The market keeps acting like its full-time job is to manufacture reasons to fade Nvidia, then looks shocked when the earnings show up like a debt collector.  First it was “Google will eat their lunch,” then “Copilot disappointment means the AI capex party is over,” as if the Street is desperately trying to talk the stock back into 2022 prices so it doesn’t have to admit it whiffed on the entire AI regime change.

Do you really believe AI is a bubble or do you want us to believe its a bubble while you make out like “The Short Side Bandits”.

The pattern is almost comical at this point:

First “Google TPUs will make Nvidia obsolete.” Reality: Google is ramping TPUs, sure, but it still buys Nvidia GPUs and no one has a credible forecast where Nvidia loses its leadership this decade.

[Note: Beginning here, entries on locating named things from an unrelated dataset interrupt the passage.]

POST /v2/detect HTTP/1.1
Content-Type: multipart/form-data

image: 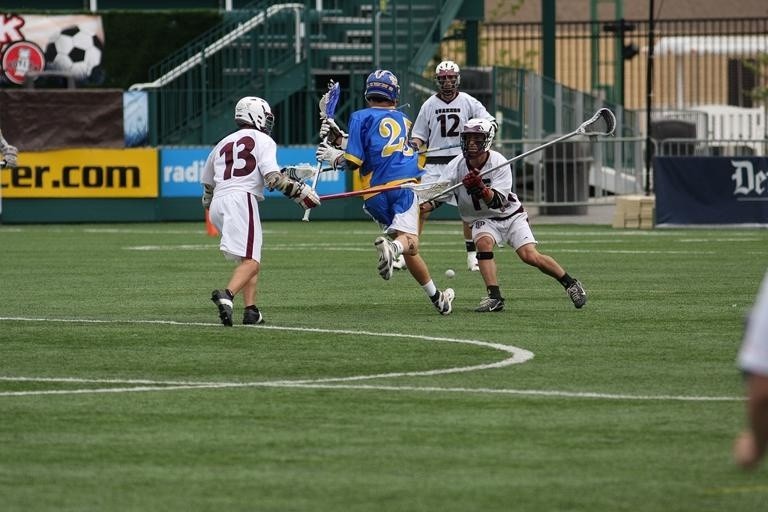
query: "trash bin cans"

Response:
[538,134,591,215]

And then “A Copilot miss means hyperscalers will slash GPU spending.” The reality is Microsoft, Amazon, Google, and Meta are all guiding AI and data center capex into the hundreds of billions over the next few years; they talk “discipline” on TV and then quietly pour concrete and install more racks.

Meanwhile, Nvidia just printed a quarter with roughly $57 billion in revenue, $51 billion of that from data centers alone, up more than 60% year over year, and guided higher again.  That is not story-stock behavior; that is “this is the toll road” behavior.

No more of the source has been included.